Any image found in the entries is to be skipped; the rest is returned word for word.

■ **Supplied data**:
*** Begin section ***
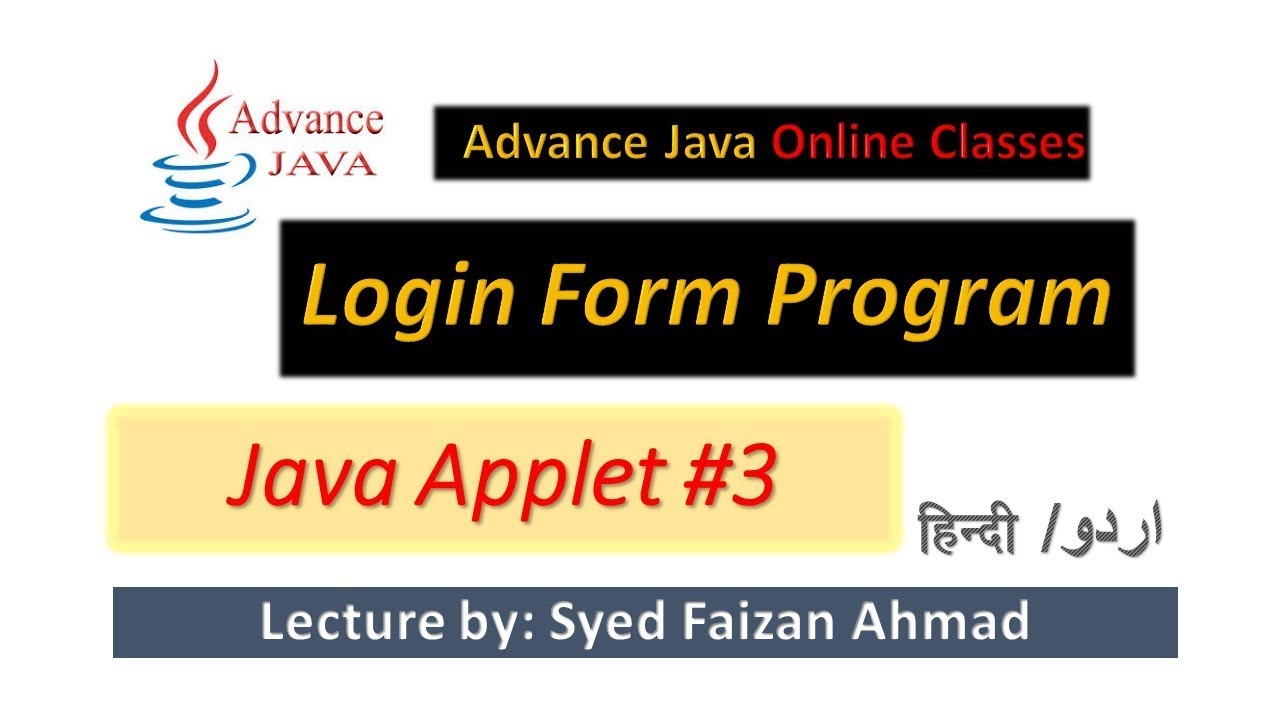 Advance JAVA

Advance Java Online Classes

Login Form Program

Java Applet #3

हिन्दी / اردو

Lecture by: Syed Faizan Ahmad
*** End section ***
■ **Reply to the task**:
 Advance JAVA

Advance Java Online Classes

Login Form Program

Java Applet #3

हिन्दी / اردو

Lecture by: Syed Faizan Ahmad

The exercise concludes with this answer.